▶ [GIVEN REQUEST 1]
Copy the discussion of reflexive, symmetric and transitive relations word for word.

▶ [READING TEXT]

══════════

We’ve now checked that for every element in R, and its flipped version is also in R, so this is symmetric

What did you just say here lol

That’s not a sentence

Continual for this

Err

You need all your aRa, bRb, cRc, dRd, etc for all the elements in S

Which since there’s only 3 things in S

You need just them to be in the relation

Okay, I think I get what you mean, and basically like what I think.

So R = {(a, a), (b, b), (a, b), (b, a)} is symmetric but not reflexive

But this is transitive right?

Since we can get back all the relation in R

It also is transitive yes

But not reflective!!

Yea, I think I get the concept for reflexive now

My point was that (c, c) isn’t in there breaks reflexivity but not symmetry

So for R6, because there’s not (c,b) and (a,c), it’s not symmetric?

Yes

And also for R6, since there isn’t any thing that can produce back (c,c), so it’s not transitive

What do you mean produce back (c, c)

Like because R6 doesn’t have (c,a) and (a,c) we cannot get back (c,c) which is in the R itself

No no you’re thinking about it backwards

We need to pick 2 then see if it’s transitive

Not pick 1 then see if I can make it from 2 other

But that set is indeed not transitive, I’ll give you some time to think about why not

You mean (b,a) and (b,c) produce (a,c)?

That’s not what transitivity says

This is what I concluded myself from the examples

Like if you see from R3, it’s not reflexive and not symmetric, but I can see it’s transitive

.

You need to pick this pair of pairs

That has 1 ends when ?, the other starts with ?

Meaning to say (b,a) and (b,c), then (c,a)

══════════

▶ [RECORDS FOR THIS TASK]
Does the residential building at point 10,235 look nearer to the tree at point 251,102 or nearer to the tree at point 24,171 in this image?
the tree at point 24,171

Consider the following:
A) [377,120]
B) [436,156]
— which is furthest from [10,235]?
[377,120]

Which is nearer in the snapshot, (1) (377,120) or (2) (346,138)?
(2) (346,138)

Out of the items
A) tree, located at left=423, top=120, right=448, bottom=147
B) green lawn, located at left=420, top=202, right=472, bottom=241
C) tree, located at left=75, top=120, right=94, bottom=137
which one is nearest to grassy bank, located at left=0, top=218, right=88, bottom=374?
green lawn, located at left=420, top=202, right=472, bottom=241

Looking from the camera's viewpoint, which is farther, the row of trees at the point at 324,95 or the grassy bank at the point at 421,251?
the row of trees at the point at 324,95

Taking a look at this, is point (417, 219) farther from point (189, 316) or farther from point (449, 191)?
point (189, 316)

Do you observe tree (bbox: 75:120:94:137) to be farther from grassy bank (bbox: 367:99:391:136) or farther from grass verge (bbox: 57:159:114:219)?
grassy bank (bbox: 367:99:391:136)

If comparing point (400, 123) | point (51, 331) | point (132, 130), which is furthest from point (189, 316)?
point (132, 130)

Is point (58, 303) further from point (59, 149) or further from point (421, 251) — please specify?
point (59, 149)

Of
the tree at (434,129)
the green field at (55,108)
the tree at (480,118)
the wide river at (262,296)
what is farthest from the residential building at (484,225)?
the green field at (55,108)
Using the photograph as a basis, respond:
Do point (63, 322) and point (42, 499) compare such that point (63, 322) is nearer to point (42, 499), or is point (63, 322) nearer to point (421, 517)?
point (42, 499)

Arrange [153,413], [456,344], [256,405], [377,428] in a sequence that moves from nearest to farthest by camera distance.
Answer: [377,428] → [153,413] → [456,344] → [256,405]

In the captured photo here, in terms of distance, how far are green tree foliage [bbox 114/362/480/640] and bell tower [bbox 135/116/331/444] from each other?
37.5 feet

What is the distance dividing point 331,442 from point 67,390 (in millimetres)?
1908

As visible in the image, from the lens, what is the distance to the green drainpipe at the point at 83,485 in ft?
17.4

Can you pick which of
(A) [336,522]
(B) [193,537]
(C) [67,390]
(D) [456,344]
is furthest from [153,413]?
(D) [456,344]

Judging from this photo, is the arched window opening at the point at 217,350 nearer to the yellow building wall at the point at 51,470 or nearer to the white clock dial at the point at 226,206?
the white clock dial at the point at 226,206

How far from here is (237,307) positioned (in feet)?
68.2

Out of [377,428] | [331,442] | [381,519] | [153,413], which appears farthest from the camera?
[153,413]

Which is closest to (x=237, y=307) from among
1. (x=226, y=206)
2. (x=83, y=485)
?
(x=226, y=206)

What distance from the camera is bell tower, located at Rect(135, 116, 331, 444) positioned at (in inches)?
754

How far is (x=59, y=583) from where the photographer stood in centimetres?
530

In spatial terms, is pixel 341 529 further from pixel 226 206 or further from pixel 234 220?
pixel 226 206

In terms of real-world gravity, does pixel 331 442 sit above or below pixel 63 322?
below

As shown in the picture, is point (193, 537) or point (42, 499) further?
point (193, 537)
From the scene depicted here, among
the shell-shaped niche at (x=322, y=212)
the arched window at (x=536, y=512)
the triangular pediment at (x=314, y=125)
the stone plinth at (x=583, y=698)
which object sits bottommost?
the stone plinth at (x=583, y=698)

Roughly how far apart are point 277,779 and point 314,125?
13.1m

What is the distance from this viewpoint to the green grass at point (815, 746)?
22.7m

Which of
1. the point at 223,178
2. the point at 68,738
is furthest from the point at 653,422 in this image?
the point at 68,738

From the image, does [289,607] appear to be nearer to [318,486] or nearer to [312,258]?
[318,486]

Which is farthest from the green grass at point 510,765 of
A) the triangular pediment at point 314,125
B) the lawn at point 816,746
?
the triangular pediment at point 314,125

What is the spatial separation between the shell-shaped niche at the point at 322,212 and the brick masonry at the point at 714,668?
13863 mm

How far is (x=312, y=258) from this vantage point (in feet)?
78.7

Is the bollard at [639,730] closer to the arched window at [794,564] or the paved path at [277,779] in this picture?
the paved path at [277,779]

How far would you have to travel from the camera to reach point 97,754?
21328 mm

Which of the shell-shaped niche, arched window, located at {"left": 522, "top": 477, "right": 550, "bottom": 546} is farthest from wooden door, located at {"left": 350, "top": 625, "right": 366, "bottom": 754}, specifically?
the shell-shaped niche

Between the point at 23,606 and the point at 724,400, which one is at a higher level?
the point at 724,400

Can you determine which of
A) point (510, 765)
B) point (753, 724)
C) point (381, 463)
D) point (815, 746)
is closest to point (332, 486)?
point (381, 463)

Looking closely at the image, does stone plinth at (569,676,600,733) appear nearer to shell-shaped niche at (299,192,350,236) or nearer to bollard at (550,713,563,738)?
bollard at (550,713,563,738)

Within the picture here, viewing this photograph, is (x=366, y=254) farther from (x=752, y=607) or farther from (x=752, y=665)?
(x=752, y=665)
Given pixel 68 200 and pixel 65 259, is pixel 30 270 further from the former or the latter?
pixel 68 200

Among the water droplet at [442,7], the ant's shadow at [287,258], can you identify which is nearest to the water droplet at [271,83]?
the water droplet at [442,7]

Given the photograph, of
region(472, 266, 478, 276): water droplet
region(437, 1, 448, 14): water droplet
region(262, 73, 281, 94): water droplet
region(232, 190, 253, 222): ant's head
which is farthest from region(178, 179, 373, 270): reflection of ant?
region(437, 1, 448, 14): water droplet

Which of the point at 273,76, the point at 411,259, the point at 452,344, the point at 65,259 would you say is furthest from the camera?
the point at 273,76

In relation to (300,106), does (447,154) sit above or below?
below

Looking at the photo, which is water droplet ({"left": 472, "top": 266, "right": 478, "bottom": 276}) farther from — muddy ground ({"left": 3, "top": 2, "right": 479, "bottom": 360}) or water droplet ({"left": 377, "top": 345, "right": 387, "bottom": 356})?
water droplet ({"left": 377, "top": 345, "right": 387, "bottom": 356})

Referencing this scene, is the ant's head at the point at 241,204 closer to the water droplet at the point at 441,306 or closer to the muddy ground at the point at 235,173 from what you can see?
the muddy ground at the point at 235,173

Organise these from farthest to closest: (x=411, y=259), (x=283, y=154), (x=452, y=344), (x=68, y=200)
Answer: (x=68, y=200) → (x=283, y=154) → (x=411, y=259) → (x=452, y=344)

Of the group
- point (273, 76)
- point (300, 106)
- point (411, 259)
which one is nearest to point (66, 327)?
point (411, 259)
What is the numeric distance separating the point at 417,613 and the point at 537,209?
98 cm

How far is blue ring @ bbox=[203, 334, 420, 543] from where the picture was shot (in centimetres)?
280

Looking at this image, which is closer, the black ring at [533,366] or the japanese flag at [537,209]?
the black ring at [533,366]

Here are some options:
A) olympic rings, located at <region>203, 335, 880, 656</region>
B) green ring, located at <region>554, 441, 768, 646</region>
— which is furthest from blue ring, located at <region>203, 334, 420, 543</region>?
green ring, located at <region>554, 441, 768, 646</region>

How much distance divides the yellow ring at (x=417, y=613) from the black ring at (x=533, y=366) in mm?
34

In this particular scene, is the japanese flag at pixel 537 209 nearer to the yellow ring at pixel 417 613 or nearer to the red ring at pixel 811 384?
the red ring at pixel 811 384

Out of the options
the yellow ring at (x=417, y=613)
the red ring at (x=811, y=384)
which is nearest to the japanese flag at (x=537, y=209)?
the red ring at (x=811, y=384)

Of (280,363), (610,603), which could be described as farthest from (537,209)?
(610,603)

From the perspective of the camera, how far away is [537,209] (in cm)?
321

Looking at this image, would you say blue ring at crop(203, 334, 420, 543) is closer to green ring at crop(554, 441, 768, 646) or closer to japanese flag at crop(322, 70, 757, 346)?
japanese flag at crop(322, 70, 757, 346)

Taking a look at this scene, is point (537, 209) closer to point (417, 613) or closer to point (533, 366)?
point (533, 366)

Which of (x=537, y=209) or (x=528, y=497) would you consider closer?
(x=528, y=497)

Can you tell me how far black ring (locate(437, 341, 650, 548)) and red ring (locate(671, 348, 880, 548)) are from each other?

══════════

▶ [GIVEN REQUEST 2]
How many lines of the records contain the string "further"? Case counts, and reply with the number only.

▶ [REPLY 1]
We’ve now checked that for every element in R, and its flipped version is also in R, so this is symmetric

What did you just say here lol

That’s not a sentence

Continual for this

Err

You need all your aRa, bRb, cRc, dRd, etc for all the elements in S

Which since there’s only 3 things in S

You need just them to be in the relation

Okay, I think I get what you mean, and basically like what I think.

So R = {(a, a), (b, b), (a, b), (b, a)} is symmetric but not reflexive

But this is transitive right?

Since we can get back all the relation in R

It also is transitive yes

But not reflective!!

Yea, I think I get the concept for reflexive now

My point was that (c, c) isn’t in there breaks reflexivity but not symmetry

So for R6, because there’s not (c,b) and (a,c), it’s not symmetric?

Yes

And also for R6, since there isn’t any thing that can produce back (c,c), so it’s not transitive

What do you mean produce back (c, c)

Like because R6 doesn’t have (c,a) and (a,c) we cannot get back (c,c) which is in the R itself

No no you’re thinking about it backwards

We need to pick 2 then see if it’s transitive

Not pick 1 then see if I can make it from 2 other

But that set is indeed not transitive, I’ll give you some time to think about why not

You mean (b,a) and (b,c) produce (a,c)?

That’s not what transitivity says

This is what I concluded myself from the examples

Like if you see from R3, it’s not reflexive and not symmetric, but I can see it’s transitive

.

You need to pick this pair of pairs

That has 1 ends when ?, the other starts with ?

Meaning to say (b,a) and (b,c), then (c,a)

▶ [REPLY 2]
4